PROMPT: Below are some records; write them all out again exactly.

GIVEN INFORMATION:
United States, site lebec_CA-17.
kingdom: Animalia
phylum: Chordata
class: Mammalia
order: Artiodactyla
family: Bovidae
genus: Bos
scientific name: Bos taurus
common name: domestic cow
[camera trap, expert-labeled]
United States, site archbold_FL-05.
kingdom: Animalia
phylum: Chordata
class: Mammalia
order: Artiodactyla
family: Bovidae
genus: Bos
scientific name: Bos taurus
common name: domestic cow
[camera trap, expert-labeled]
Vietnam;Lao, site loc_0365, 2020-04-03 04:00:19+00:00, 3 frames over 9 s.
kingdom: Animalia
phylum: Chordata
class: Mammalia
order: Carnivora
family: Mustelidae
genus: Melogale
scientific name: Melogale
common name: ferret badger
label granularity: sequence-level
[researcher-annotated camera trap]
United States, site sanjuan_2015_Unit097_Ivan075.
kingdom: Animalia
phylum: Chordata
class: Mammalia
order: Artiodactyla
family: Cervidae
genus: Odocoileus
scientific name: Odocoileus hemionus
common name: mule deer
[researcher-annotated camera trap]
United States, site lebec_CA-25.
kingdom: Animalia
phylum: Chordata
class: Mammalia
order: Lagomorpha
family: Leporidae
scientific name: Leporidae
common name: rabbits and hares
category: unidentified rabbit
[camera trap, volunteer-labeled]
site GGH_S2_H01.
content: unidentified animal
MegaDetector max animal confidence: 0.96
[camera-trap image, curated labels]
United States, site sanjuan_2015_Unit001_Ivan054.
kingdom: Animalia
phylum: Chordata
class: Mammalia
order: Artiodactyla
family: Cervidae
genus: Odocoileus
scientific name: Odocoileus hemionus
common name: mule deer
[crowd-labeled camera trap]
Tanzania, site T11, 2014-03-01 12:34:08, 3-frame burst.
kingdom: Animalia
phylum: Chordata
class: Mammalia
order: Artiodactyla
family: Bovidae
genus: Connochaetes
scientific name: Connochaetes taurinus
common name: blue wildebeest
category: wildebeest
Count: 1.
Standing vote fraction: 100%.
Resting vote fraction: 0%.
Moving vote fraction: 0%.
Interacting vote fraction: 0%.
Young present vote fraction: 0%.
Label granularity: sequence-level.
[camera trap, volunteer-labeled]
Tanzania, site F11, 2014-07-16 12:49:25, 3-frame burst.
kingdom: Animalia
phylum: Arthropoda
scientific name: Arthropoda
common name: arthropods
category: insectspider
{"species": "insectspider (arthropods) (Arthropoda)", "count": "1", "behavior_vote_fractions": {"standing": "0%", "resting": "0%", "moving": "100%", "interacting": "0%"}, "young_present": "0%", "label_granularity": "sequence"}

TASK ANSWER:
United States, site lebec_CA-17.
kingdom: Animalia
phylum: Chordata
class: Mammalia
order: Artiodactyla
family: Bovidae
genus: Bos
scientific name: Bos taurus
common name: domestic cow
[camera trap, expert-labeled]
United States, site archbold_FL-05.
kingdom: Animalia
phylum: Chordata
class: Mammalia
order: Artiodactyla
family: Bovidae
genus: Bos
scientific name: Bos taurus
common name: domestic cow
[camera trap, expert-labeled]
Vietnam;Lao, site loc_0365, 2020-04-03 04:00:19+00:00, 3 frames over 9 s.
kingdom: Animalia
phylum: Chordata
class: Mammalia
order: Carnivora
family: Mustelidae
genus: Melogale
scientific name: Melogale
common name: ferret badger
label granularity: sequence-level
[researcher-annotated camera trap]
United States, site sanjuan_2015_Unit097_Ivan075.
kingdom: Animalia
phylum: Chordata
class: Mammalia
order: Artiodactyla
family: Cervidae
genus: Odocoileus
scientific name: Odocoileus hemionus
common name: mule deer
[researcher-annotated camera trap]
United States, site lebec_CA-25.
kingdom: Animalia
phylum: Chordata
class: Mammalia
order: Lagomorpha
family: Leporidae
scientific name: Leporidae
common name: rabbits and hares
category: unidentified rabbit
[camera trap, volunteer-labeled]
site GGH_S2_H01.
content: unidentified animal
MegaDetector max animal confidence: 0.96
[camera-trap image, curated labels]
United States, site sanjuan_2015_Unit001_Ivan054.
kingdom: Animalia
phylum: Chordata
class: Mammalia
order: Artiodactyla
family: Cervidae
genus: Odocoileus
scientific name: Odocoileus hemionus
common name: mule deer
[crowd-labeled camera trap]
Tanzania, site T11, 2014-03-01 12:34:08, 3-frame burst.
kingdom: Animalia
phylum: Chordata
class: Mammalia
order: Artiodactyla
family: Bovidae
genus: Connochaetes
scientific name: Connochaetes taurinus
common name: blue wildebeest
category: wildebeest
Count: 1.
Standing vote fraction: 100%.
Resting vote fraction: 0%.
Moving vote fraction: 0%.
Interacting vote fraction: 0%.
Young present vote fraction: 0%.
Label granularity: sequence-level.
[camera trap, volunteer-labeled]
Tanzania, site F11, 2014-07-16 12:49:25, 3-frame burst.
kingdom: Animalia
phylum: Arthropoda
scientific name: Arthropoda
common name: arthropods
category: insectspider
{"species": "insectspider (arthropods) (Arthropoda)", "count": "1", "behavior_vote_fractions": {"standing": "0%", "resting": "0%", "moving": "100%", "interacting": "0%"}, "young_present": "0%", "label_granularity": "sequence"}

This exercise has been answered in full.